- _Instruction_
Retype the data below without altering anything.

Records from a collection:
+ + + + +

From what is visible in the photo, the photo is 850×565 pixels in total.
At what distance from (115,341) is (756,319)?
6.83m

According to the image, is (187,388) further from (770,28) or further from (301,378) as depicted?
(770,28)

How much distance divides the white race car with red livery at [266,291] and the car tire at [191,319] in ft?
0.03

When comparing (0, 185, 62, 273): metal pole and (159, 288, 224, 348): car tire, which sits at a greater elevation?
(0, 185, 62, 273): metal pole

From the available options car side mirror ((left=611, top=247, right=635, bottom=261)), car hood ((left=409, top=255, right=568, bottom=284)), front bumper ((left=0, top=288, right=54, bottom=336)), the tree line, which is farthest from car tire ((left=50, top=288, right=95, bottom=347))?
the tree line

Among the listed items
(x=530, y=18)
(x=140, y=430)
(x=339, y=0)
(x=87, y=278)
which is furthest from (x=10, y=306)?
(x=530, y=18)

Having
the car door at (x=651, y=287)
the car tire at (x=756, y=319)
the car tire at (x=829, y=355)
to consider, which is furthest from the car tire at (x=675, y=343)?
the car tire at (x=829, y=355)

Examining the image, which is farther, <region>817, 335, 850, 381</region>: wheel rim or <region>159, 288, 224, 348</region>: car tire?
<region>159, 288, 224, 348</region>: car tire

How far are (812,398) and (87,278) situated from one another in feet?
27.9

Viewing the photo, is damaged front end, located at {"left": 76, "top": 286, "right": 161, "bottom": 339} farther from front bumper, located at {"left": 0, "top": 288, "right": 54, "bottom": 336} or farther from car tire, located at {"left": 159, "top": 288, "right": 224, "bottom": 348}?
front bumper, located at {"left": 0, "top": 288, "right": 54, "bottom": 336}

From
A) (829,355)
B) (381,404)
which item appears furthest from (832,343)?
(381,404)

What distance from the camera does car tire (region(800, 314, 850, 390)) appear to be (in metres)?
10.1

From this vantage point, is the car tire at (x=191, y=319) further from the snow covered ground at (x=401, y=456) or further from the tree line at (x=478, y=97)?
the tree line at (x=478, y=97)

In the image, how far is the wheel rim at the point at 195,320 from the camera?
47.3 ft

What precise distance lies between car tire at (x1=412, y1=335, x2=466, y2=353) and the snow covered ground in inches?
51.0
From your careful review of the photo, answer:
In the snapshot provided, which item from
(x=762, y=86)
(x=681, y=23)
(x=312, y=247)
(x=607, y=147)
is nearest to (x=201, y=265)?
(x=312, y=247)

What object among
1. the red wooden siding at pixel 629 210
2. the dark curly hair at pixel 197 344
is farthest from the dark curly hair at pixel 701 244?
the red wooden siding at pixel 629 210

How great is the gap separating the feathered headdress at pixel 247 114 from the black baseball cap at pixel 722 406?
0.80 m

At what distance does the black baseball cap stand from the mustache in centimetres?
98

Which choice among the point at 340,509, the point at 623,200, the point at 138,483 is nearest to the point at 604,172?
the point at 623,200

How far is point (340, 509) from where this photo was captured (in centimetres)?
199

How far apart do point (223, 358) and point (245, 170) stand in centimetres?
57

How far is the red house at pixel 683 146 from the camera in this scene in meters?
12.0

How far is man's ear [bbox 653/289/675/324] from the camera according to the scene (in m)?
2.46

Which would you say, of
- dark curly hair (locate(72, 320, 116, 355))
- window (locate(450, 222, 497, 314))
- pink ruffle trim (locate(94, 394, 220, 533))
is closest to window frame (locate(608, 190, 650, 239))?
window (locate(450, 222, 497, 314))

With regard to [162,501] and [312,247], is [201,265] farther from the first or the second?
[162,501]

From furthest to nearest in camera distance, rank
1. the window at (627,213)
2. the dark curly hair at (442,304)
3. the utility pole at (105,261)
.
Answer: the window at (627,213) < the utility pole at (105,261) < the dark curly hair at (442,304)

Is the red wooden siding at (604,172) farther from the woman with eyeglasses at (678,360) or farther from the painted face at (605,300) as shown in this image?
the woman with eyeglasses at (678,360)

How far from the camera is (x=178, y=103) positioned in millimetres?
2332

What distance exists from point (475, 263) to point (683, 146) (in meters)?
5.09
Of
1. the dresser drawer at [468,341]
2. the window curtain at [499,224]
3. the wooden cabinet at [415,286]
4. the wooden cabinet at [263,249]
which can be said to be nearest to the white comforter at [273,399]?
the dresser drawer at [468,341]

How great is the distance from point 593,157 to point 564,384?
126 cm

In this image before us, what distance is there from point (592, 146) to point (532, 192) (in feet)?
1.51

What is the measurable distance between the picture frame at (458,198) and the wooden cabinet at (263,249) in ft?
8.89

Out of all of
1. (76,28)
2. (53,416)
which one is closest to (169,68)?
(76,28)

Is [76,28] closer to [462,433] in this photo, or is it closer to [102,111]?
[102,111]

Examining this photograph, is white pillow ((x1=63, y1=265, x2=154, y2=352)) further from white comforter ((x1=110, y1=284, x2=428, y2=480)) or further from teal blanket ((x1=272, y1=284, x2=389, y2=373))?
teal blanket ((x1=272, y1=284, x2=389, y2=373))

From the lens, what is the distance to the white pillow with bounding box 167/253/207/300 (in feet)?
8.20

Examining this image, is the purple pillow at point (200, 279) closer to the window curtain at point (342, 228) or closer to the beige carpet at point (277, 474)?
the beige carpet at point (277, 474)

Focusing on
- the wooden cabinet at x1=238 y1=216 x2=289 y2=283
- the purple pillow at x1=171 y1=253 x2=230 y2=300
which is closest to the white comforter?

+ + + + +

- _Answer to this problem_
From what is visible in the photo, the photo is 850×565 pixels in total.
At what distance from (115,341) is (756,319)?
6.83m

According to the image, is (187,388) further from (770,28) or further from (301,378) as depicted?
(770,28)

How much distance divides the white race car with red livery at [266,291] and the car tire at [191,319] in ft?
0.03

When comparing (0, 185, 62, 273): metal pole and (159, 288, 224, 348): car tire, which sits at a greater elevation?
(0, 185, 62, 273): metal pole

From the available options car side mirror ((left=611, top=247, right=635, bottom=261)), car hood ((left=409, top=255, right=568, bottom=284)), front bumper ((left=0, top=288, right=54, bottom=336)), the tree line, which is farthest from car tire ((left=50, top=288, right=95, bottom=347))?
the tree line

Among the listed items
(x=530, y=18)
(x=140, y=430)
(x=339, y=0)
(x=87, y=278)
which is furthest from (x=10, y=306)?
(x=530, y=18)

Having
the car door at (x=651, y=287)
the car tire at (x=756, y=319)
the car tire at (x=829, y=355)
to consider, which is furthest from the car tire at (x=675, y=343)?
the car tire at (x=829, y=355)

Examining the image, which is farther, <region>817, 335, 850, 381</region>: wheel rim or <region>159, 288, 224, 348</region>: car tire?
<region>159, 288, 224, 348</region>: car tire

How far are (812,398) and (87,278) situated from one another in feet?
27.9

Viewing the photo, is damaged front end, located at {"left": 76, "top": 286, "right": 161, "bottom": 339} farther from front bumper, located at {"left": 0, "top": 288, "right": 54, "bottom": 336} or farther from car tire, located at {"left": 159, "top": 288, "right": 224, "bottom": 348}?
front bumper, located at {"left": 0, "top": 288, "right": 54, "bottom": 336}

From
A) (829,355)
B) (381,404)
which item appears furthest from (832,343)?
(381,404)

What distance from the camera does car tire (region(800, 314, 850, 390)) appear to be (in metres)?
10.1

From this vantage point, is the car tire at (x=191, y=319) further from the snow covered ground at (x=401, y=456) or further from the tree line at (x=478, y=97)?
the tree line at (x=478, y=97)

In the image, how far is the wheel rim at the point at 195,320 from the camera?
47.3 ft

What precise distance lies between car tire at (x1=412, y1=335, x2=466, y2=353) and the snow covered ground in inches?
51.0
From your careful review of the photo, answer:
In the snapshot provided, which item from
(x=762, y=86)
(x=681, y=23)
(x=312, y=247)
(x=607, y=147)
is nearest to (x=201, y=265)?
(x=312, y=247)

What object among
1. the red wooden siding at pixel 629 210
2. the dark curly hair at pixel 197 344
is farthest from the dark curly hair at pixel 701 244?
the red wooden siding at pixel 629 210

How great is the gap separating the feathered headdress at pixel 247 114 from the black baseball cap at pixel 722 406?
0.80 m

At what distance does the black baseball cap stand from the mustache in centimetres?
98

Which choice among the point at 340,509, the point at 623,200, the point at 138,483 is nearest to the point at 604,172?
the point at 623,200

How far is point (340, 509) from where this photo was captured (in centimetres)?
199

How far apart do point (223, 358) and point (245, 170) stand in centimetres?
57

How far is the red house at pixel 683 146 from the camera in this scene in meters?
12.0

How far is man's ear [bbox 653/289/675/324] from the camera according to the scene (in m)?
2.46

Which would you say, of
- dark curly hair (locate(72, 320, 116, 355))
- window (locate(450, 222, 497, 314))
- pink ruffle trim (locate(94, 394, 220, 533))
is closest to window frame (locate(608, 190, 650, 239))?
window (locate(450, 222, 497, 314))

With regard to [162,501] and [312,247], is [201,265] farther from the first or the second?
[162,501]

From furthest to nearest in camera distance, rank
1. the window at (627,213)
2. the dark curly hair at (442,304)
3. the utility pole at (105,261)
.
Answer: the window at (627,213) < the utility pole at (105,261) < the dark curly hair at (442,304)

Is the red wooden siding at (604,172) farther from the woman with eyeglasses at (678,360) or farther from the painted face at (605,300) as shown in this image?
the woman with eyeglasses at (678,360)

How far from the camera is (x=178, y=103) positioned in millimetres?
2332

What distance exists from point (475, 263) to point (683, 146) (in meters)?
5.09
Of
1. the dresser drawer at [468,341]
2. the window curtain at [499,224]
3. the wooden cabinet at [415,286]
4. the wooden cabinet at [263,249]
which can be said to be nearest to the white comforter at [273,399]?
the dresser drawer at [468,341]

How great is the distance from point 593,157 to point 564,384?
126 cm

In this image before us, what distance is there from point (592, 146) to point (532, 192) (in feet)?
1.51

What is the measurable distance between the picture frame at (458,198) and the wooden cabinet at (263,249) in ft?
8.89

Out of all of
1. (76,28)
2. (53,416)
which one is closest to (169,68)?
(76,28)

Is [76,28] closer to [462,433] in this photo, or is it closer to [102,111]?
[102,111]

Examining this photograph, is white pillow ((x1=63, y1=265, x2=154, y2=352)) further from white comforter ((x1=110, y1=284, x2=428, y2=480)) or further from teal blanket ((x1=272, y1=284, x2=389, y2=373))?
teal blanket ((x1=272, y1=284, x2=389, y2=373))

From the lens, what is the distance to the white pillow with bounding box 167/253/207/300 (in feet)?
8.20

Examining this image, is the purple pillow at point (200, 279) closer to the window curtain at point (342, 228) or closer to the beige carpet at point (277, 474)?
the beige carpet at point (277, 474)

Focusing on
- the wooden cabinet at x1=238 y1=216 x2=289 y2=283
- the purple pillow at x1=171 y1=253 x2=230 y2=300
which is closest to the white comforter?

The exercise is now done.